- DATASET EXCERPTS -
§

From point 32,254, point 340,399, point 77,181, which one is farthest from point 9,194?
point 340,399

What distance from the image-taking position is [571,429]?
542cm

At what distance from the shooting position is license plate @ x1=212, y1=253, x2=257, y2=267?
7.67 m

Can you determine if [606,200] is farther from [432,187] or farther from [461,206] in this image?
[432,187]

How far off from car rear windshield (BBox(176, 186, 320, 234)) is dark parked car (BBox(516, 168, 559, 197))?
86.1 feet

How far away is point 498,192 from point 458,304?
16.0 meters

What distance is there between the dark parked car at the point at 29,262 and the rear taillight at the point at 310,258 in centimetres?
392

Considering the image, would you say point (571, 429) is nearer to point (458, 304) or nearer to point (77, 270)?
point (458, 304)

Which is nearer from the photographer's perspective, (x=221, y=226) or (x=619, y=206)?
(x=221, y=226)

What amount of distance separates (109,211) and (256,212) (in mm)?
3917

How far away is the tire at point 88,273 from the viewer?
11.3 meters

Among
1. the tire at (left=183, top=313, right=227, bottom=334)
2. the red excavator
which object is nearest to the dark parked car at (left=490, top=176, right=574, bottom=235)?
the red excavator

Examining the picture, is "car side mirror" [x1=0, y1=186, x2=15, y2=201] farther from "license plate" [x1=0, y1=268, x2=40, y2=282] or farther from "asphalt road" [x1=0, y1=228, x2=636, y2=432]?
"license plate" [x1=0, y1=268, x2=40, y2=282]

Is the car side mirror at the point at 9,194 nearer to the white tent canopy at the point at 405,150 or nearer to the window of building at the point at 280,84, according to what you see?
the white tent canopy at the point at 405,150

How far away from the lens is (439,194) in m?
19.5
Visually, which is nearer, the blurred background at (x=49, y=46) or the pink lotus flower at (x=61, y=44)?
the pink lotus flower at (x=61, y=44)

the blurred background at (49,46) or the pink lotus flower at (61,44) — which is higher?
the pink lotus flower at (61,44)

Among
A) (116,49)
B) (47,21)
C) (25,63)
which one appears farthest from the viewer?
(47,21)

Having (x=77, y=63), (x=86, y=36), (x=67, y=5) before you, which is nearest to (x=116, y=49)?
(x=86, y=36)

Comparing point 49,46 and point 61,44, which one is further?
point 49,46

§

- DESCRIPTION OF THE TASK -
Rewrite only the stretch of lines from the one containing "How far off" through the one containing "16.0 meters", with "rear windshield" changed to "back window" and nothing else altered.

- RESPONSE BELOW -
How far off from car back window (BBox(176, 186, 320, 234)) is dark parked car (BBox(516, 168, 559, 197))?
86.1 feet

How far away is point 498,192 from point 458,304?
16.0 meters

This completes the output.